Stress- and drug-induced neuroimmune signaling as a therapeutic target for comorbid anxiety and substance use disorders

Abstract

Stress and substance use disorders remain two of the most highly prevalent psychiatric conditions and are often comorbid. While individually these conditions have a debilitating impact on the patient and a high cost to society, the symptomology and treatment outcomes are further exacerbated when they occur together. As such, there are few effective treatment options for these patients, and recent investigation has sought to determine the neural processes underlying the co-occurrence of these disorders to identify novel treatment targets. One such mechanism that has been linked to stress- and addiction-related conditions is neuroimmune signaling. Increases in inflammatory factors across the brain have been heavily implicated in the etiology of these disorders, and this review seeks to determine the nature of this relationship. According to the "dual-hit" hypothesis, also referred to as neuroimmune priming, prior exposure to either stress or drugs of abuse can sensitize the neuroimmune system to be hyperresponsive when exposed to these insults in the future. This review completes an examination of the literature surrounding stress-induced increases in inflammation across clinical and preclinical studies along with a summarization of the evidence regarding drug-induced alterations in inflammatory factors. These changes in neuroimmune profiles are also discussed within the context of their impact on the neural circuitry responsible for stress responsiveness and addictive behaviors. Further, this review explores the connection between neuroimmune signaling and susceptibility to these conditions and highlights the anti-inflammatory pharmacotherapies that may be used for the treatment of stress and substance use disorders.

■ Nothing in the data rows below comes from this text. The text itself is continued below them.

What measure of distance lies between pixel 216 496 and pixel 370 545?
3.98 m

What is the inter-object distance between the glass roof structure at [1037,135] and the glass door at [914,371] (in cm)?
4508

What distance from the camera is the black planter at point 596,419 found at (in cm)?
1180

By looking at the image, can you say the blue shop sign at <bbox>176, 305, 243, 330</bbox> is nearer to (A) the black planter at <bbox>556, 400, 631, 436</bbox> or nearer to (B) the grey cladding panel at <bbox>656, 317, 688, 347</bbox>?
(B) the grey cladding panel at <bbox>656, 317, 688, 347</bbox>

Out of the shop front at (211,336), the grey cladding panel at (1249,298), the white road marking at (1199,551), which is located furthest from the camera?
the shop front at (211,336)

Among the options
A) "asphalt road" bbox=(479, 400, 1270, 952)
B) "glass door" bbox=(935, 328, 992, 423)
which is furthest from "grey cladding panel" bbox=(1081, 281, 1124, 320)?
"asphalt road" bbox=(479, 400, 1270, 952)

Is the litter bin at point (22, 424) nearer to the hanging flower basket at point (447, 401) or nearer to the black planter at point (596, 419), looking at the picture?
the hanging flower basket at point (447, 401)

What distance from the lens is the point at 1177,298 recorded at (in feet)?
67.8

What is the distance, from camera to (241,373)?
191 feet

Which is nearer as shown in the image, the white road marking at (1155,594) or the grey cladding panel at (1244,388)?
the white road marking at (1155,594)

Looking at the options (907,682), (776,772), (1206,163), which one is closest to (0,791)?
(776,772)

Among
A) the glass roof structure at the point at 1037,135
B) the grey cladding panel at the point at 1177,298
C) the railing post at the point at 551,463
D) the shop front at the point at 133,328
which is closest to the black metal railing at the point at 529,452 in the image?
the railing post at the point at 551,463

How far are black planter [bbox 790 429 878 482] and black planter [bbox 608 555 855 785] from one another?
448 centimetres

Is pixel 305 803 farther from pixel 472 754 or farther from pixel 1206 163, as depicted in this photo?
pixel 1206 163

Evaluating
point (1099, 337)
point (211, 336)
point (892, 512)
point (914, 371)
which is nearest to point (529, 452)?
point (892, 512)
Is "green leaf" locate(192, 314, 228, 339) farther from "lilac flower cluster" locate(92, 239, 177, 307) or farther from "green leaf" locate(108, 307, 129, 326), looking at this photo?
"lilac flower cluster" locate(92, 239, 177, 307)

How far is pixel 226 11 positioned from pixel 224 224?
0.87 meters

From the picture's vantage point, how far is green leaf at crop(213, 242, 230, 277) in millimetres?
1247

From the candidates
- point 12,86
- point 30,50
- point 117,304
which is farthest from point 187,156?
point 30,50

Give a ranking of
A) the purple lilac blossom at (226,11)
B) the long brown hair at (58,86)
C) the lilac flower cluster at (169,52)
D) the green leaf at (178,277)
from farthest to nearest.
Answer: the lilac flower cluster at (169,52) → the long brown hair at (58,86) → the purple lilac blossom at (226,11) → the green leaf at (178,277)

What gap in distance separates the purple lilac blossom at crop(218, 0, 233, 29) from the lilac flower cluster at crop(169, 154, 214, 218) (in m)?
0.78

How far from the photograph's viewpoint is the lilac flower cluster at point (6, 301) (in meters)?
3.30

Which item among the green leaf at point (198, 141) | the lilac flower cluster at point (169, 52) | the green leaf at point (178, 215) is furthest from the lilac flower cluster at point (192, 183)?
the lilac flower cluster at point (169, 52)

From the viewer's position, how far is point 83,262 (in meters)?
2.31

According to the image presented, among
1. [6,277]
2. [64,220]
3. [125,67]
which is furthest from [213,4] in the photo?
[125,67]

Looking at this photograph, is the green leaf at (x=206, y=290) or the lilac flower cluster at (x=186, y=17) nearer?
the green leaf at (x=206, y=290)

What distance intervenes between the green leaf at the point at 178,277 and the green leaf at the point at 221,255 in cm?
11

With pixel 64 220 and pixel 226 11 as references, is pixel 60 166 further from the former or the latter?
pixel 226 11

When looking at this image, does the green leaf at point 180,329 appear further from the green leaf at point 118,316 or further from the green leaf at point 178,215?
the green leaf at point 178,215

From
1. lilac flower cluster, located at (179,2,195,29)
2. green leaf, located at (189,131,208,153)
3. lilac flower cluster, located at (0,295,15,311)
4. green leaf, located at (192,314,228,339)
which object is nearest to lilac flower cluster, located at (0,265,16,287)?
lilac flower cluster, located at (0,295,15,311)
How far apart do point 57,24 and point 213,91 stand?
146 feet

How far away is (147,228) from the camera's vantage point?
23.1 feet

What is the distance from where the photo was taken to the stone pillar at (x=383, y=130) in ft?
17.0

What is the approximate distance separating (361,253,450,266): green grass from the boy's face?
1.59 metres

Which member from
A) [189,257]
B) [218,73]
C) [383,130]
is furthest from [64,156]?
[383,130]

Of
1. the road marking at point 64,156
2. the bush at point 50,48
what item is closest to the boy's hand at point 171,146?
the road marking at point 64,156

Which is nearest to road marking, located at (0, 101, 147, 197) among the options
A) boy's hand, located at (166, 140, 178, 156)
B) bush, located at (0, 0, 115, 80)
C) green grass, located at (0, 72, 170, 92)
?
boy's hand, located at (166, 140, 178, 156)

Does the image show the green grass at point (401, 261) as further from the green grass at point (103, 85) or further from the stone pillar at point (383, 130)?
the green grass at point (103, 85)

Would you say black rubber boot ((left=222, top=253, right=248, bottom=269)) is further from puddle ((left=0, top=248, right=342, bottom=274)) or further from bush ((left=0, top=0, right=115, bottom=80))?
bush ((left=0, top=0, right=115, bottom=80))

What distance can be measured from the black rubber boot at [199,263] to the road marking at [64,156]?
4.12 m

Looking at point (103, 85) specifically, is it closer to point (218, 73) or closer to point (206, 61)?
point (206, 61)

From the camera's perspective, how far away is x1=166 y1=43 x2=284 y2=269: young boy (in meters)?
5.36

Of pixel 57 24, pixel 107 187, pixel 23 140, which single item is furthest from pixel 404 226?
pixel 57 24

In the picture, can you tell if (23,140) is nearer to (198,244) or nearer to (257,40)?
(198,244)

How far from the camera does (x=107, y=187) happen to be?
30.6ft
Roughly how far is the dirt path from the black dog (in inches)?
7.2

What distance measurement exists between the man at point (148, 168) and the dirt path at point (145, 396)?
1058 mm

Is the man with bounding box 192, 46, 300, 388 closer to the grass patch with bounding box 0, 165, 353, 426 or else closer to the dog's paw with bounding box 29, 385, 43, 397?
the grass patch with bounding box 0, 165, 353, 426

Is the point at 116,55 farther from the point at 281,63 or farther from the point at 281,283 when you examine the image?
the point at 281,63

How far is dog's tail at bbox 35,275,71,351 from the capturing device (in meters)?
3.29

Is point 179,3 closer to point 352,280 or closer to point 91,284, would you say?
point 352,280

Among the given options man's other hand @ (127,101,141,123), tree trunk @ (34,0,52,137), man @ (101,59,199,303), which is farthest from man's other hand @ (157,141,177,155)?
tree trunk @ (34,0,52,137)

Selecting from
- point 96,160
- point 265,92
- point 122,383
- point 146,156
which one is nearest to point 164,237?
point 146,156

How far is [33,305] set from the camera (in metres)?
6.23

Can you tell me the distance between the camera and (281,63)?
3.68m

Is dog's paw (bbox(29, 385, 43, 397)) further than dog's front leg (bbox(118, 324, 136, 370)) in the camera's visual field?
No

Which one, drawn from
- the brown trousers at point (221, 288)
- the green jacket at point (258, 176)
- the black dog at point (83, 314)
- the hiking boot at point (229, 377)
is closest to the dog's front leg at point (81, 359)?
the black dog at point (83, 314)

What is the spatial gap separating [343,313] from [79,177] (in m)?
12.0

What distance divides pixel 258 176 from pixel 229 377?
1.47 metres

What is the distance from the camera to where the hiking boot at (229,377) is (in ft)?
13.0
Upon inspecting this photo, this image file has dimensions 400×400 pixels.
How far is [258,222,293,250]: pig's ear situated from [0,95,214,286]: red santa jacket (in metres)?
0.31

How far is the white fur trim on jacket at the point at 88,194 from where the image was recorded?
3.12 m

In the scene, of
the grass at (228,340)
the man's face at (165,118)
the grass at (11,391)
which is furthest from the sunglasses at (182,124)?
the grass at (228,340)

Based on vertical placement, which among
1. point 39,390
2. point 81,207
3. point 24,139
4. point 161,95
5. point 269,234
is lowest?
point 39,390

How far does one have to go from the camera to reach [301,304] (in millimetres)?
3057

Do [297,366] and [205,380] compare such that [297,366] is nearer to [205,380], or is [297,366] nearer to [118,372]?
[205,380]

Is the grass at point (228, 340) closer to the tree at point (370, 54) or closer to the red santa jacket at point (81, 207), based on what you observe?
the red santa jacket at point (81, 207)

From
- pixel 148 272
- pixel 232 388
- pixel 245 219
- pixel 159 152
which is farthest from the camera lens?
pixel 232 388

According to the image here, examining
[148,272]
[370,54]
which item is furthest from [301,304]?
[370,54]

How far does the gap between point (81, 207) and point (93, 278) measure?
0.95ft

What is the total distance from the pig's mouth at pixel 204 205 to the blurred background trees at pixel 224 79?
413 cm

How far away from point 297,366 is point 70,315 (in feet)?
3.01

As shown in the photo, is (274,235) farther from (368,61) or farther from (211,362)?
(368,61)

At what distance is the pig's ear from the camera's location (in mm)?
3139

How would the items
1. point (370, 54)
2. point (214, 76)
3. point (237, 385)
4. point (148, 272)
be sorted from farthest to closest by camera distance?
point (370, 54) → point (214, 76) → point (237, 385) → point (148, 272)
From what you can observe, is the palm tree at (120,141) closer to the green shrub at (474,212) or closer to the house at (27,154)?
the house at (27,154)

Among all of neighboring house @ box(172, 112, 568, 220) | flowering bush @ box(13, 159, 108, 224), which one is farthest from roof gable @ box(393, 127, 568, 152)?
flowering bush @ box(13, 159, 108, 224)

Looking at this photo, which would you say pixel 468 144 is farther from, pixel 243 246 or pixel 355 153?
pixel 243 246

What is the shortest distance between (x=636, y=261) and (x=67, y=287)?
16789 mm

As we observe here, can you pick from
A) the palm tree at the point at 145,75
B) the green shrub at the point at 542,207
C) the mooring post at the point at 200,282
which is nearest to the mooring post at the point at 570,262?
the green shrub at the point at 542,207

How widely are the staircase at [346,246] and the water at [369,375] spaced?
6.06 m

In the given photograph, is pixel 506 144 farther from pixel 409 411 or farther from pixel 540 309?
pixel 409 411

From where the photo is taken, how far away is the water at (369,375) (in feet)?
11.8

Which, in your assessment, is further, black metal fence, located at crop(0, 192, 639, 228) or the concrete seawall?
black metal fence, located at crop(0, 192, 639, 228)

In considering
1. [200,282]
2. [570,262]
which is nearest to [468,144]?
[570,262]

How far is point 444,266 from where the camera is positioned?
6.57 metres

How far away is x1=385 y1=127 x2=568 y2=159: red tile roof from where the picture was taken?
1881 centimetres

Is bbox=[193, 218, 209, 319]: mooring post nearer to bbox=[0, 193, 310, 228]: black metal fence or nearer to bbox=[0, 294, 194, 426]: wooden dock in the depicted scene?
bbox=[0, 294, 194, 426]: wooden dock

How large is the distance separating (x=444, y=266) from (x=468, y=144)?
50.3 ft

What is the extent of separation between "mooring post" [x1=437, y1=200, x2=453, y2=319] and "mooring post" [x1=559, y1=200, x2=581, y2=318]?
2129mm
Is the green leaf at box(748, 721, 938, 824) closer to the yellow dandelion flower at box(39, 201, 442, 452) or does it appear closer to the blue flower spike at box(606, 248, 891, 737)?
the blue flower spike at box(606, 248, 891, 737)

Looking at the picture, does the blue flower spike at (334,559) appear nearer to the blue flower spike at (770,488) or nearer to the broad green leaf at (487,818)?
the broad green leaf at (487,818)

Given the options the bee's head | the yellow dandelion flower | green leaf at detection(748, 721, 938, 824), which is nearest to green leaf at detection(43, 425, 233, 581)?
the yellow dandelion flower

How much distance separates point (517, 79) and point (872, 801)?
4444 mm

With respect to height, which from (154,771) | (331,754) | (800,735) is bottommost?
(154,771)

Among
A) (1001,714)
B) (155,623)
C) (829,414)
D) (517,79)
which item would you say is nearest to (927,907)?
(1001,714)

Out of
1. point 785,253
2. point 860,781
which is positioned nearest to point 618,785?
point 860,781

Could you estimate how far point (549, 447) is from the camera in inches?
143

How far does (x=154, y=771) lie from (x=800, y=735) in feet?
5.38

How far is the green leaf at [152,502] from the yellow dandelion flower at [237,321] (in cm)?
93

Keywords: anti-inflamatory treatments; neuroinflammatory priming; stress; substance use disorder.

Fig. 1.

Neuroinflammatory Processes. Microglia, the resident macrophages of the brain that play a key role in modulating the brain’s immune response (Napoli & Neumann, 2009), express surface toll-like receptors (TLRs) such as TLR4 that mediate the immune response to address endogenous and exogenous insults (Jack et al., 2005). Intercellularly, the nuclear transcription factor kappa-B (NF-κB) and mitogen activated protein kinase (MAPK) signaling transduction pathways occur downstream of TLR4 and mediate the induction of proinflammatory genes (Dinarello, 2000; Zusso et al., 2019). Upon activation, microglia have the ability to release inflammatory factors such as inducible nitric oxide synthase (iNOS) and cyclooxegnase-2 (COX2) as well as initiate the transcription of chemokines and cytokines to mediate inflammatory responses (F. T. Crews et al., 2017; Liu, Zhang, Joo, & Sun, 2017; Munhoz et al., 2008). Chemokines are a family of small proteins that act through G-protein coupled receptors that stimulate the immune system (Rostene, Kitabgi, & Parsadaniantz, 2007) and include the CC, CXC, CX3C, and XC families of chemokines while the main cytokines involved in inflammatory responses in the brain include tumor necrosis factors (TNFs), interferons (IFNs), and interleukins (ILs) (Dinarello, 2000). Figure was created with BioRender.com.